GIVEN INSTRUCTION —
Copy the wedding forum thread, starting with "You could have" and going on through "or your parents?", and switch "reception" to "celebration" in that passage.

SOURCE EXTRACT —
Would you have two weddings?

posted 2 years ago in Destination Weddings
  • poll: Which would you choose?
    Small catholic ceremony and vow renewal : (11 votes)
    37 %
    Hawaii wedding only : (7 votes)
    23 %
    Small catholic ceremony only : (12 votes)
    40 %
  • Post # 2
    Member
    315 posts
    Helper bee
    • Wedding: June 2018

    I think if you’ve always wanted to get married in Hawaii, then you should get married in Hawaii!! If it’s important to you that your parents see you get married or that you get married in the church, then having two small ceremonies shouldn’t be a big deal, especially if there’s only going to be one person that attends both of them. Go for it! 

    Post # 3
    Member
    223 posts
    Helper bee
    • Wedding: June 2018

    You can have two weddings…One main wedding and one vow renewal in Hawaii….Everyone is happy!

    Post # 4
    Member
    1043 posts
    Bumble bee

    Fellow Catholic chiming in. Marriage is a sacred sacrament to Catholics and the ceremony belongs in the church, to be performed by the priest.

    If you’ve had your heart set on a Hawaaiin beach wedding, go for it, but that won’t be a Catholic wedding. If having a Catholic wedding is important to you two, you have to accept it needs to be done in the church.

    You could have the small church wedding and a delayed reception in Hawaii. But a beach ceremony is not the wedding. 

    Is the church wedding important to you as a couple, or your parents?

    Post # 5
    Member
    2669 posts
    Sugar bee
    • Wedding: May 2017

    lida89 :  my recommendation would be to do a family ceremony just for everyone who is not going with you, but like the day before you leave, not a full week before, that way it will all meld together in your memory like one long event. Also you really should get the legal part of you marriage done before you go on your trip, my friend had a destination wedding over a year ago now and hasn’t gotten around to going to the court house yet. I honestly think it’ a great idea, everyone will be happy and will feel included, you get to split people up into the 2 groups so you don’t have to deal with them all at once and ot totally cures the issue of trying to please everyone when you have older family members who like things formal and appropriate and friends ho want to party drink and celebrate attending the same event.

    Post # 6
    Member
    4677 posts
    Honey bee

    I would do the Catholic service (assuming getting married in a Catholic church and having your parents present is important to you) and honeymoon in Hawaii.

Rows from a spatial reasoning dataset
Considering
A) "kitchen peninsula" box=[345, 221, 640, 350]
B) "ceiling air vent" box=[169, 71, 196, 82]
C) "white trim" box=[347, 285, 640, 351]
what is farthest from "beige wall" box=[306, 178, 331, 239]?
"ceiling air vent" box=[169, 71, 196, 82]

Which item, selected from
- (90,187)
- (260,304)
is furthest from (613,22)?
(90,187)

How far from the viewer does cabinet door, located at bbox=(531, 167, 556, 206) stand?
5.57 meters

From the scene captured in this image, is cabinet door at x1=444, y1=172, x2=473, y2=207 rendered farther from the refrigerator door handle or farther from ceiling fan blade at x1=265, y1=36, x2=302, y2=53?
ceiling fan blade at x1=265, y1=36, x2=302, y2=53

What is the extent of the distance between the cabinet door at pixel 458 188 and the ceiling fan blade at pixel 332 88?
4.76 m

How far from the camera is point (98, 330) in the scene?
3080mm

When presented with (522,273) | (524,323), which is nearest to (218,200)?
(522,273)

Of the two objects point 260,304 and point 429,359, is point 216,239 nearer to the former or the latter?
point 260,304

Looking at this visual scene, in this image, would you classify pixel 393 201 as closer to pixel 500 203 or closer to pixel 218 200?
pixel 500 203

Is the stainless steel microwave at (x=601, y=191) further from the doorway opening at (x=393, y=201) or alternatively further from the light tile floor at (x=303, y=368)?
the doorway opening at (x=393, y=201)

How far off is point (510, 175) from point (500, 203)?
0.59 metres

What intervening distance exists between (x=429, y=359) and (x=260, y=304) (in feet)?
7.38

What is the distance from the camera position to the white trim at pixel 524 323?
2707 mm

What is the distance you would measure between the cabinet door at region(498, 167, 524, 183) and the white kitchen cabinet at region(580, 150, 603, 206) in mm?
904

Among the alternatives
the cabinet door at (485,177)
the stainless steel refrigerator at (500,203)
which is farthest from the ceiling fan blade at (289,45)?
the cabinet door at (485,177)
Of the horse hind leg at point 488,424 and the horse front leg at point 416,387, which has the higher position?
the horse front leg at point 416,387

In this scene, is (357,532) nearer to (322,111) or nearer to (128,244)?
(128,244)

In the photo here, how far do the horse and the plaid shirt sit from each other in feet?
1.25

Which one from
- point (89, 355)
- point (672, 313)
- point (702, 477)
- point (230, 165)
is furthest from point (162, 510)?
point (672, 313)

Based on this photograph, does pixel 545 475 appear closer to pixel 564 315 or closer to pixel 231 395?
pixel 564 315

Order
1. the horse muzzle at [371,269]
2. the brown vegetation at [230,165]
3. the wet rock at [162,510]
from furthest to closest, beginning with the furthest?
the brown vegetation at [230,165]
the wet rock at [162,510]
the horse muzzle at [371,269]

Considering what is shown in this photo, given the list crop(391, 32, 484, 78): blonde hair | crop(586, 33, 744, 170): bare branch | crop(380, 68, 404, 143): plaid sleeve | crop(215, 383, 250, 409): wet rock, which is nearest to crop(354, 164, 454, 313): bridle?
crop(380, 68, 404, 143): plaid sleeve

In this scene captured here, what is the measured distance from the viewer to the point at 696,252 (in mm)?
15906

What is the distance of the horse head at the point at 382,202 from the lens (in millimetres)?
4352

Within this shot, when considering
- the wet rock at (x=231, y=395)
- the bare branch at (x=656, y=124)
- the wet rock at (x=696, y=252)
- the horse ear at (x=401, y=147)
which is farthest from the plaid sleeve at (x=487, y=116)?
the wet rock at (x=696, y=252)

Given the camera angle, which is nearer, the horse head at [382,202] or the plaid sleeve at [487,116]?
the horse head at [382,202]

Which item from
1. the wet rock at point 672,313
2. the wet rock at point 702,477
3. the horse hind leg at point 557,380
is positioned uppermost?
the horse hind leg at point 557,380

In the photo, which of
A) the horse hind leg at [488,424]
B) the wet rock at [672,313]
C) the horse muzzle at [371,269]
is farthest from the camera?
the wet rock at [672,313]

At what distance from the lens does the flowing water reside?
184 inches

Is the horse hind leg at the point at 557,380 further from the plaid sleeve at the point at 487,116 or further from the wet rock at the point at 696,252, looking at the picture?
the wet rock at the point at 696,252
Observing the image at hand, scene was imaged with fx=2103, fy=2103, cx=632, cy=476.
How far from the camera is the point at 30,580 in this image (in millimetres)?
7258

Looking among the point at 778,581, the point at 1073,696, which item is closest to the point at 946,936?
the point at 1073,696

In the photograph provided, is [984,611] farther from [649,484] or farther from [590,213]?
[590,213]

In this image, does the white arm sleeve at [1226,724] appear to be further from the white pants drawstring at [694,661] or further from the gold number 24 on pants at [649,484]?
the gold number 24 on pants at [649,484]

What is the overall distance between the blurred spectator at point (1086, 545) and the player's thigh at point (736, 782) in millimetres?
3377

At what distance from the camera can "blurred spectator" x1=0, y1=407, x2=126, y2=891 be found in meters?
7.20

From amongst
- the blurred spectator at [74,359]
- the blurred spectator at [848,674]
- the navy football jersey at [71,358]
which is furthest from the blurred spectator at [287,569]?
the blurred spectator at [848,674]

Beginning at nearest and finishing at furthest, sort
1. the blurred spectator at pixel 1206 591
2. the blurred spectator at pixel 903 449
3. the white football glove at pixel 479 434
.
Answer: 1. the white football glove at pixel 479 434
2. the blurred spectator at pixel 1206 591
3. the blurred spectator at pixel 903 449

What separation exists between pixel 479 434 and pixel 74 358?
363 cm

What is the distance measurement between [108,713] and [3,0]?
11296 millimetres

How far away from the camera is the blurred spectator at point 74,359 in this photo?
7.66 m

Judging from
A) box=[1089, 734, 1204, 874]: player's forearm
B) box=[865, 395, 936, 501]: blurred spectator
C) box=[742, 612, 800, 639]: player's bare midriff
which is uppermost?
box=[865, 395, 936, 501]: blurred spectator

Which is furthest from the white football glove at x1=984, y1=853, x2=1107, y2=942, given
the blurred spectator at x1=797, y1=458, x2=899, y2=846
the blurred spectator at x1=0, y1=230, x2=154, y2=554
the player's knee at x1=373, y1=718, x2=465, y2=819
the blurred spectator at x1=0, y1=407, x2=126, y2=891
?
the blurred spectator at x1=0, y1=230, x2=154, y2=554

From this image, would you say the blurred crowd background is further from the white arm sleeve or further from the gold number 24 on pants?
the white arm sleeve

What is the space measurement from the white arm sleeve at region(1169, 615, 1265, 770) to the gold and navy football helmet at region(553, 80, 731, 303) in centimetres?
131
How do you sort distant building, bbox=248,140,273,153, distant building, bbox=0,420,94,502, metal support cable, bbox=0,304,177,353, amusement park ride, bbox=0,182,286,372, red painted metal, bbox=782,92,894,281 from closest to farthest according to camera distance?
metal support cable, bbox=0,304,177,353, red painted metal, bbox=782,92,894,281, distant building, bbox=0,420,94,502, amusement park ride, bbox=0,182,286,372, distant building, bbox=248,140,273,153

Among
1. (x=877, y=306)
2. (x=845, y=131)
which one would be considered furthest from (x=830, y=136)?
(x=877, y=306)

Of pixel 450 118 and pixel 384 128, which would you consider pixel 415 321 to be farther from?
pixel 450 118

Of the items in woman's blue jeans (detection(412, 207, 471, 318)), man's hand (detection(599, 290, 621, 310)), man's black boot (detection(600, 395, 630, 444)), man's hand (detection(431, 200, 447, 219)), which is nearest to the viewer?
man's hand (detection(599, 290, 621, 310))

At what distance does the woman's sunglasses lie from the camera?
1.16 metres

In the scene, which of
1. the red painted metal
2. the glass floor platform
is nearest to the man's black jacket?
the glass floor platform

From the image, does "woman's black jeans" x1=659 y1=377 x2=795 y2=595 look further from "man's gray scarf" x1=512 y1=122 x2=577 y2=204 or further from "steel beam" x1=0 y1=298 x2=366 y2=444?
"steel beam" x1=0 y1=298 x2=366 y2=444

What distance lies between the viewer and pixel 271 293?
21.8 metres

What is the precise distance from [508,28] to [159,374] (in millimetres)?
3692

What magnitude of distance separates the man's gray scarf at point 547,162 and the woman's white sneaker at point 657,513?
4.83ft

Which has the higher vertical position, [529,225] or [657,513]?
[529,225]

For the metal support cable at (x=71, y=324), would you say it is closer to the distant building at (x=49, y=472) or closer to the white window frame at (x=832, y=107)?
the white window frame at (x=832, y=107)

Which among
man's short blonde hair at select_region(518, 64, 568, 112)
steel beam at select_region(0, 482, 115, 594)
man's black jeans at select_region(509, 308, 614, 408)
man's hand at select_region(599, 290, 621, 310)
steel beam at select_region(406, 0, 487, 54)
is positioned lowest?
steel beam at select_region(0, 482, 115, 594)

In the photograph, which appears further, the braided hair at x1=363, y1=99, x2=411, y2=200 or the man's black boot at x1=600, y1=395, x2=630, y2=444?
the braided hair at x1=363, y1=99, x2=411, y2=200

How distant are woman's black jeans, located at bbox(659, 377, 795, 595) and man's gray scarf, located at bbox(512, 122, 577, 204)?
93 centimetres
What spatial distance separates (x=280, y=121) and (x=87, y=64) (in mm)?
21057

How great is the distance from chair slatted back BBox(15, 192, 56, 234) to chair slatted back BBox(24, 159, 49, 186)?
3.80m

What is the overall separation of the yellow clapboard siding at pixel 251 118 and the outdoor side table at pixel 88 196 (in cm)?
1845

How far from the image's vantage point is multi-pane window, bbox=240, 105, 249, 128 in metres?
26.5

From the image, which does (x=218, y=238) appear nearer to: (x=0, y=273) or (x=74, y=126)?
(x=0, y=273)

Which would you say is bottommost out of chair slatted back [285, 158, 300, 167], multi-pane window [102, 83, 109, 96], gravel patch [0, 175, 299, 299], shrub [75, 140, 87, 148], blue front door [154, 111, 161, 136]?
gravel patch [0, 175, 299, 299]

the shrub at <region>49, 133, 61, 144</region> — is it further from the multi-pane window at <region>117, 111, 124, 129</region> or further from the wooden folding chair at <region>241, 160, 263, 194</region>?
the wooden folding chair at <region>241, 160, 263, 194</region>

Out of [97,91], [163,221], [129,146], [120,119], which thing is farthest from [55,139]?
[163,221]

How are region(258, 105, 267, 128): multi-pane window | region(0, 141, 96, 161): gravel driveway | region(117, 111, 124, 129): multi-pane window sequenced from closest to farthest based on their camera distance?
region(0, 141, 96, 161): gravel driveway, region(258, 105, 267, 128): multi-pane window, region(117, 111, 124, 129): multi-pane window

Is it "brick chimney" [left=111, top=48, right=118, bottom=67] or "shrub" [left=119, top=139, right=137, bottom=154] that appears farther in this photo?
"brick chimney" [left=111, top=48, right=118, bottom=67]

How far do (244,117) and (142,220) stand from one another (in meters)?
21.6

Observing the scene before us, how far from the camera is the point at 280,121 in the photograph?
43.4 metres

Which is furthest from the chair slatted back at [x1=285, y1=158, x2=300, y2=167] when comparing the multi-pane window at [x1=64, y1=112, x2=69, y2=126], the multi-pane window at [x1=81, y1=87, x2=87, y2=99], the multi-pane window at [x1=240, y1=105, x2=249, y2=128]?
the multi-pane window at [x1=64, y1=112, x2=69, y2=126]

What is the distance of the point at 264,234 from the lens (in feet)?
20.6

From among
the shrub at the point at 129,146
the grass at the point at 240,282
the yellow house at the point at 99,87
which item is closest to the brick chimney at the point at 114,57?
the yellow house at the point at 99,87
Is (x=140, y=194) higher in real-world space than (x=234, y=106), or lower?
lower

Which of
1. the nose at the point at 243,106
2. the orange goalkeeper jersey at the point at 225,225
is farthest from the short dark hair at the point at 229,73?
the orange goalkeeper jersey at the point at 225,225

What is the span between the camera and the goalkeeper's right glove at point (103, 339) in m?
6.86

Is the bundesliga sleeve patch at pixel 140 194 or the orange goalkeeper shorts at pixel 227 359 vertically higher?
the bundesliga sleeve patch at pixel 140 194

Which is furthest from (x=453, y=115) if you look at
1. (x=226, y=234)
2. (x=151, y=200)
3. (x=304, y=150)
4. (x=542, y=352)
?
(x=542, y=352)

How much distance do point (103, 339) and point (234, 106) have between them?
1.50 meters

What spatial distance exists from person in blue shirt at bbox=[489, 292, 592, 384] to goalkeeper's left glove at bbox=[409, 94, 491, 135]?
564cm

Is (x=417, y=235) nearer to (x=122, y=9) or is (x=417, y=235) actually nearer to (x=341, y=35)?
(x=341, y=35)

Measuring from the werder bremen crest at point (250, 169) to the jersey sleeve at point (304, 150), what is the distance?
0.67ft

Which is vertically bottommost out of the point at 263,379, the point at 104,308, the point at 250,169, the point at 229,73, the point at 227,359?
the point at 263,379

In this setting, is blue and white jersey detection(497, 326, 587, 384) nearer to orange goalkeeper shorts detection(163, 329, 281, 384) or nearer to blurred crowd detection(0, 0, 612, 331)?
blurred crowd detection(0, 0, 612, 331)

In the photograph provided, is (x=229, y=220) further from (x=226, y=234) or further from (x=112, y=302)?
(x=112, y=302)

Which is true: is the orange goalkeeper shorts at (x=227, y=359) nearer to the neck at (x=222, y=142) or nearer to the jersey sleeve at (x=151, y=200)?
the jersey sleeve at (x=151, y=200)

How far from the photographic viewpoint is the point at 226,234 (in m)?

RESPONSE TO THIS TASK —
You could have the small church wedding and a delayed celebration in Hawaii. But a beach ceremony is not the wedding. 

    Is the church wedding important to you as a couple, or your parents?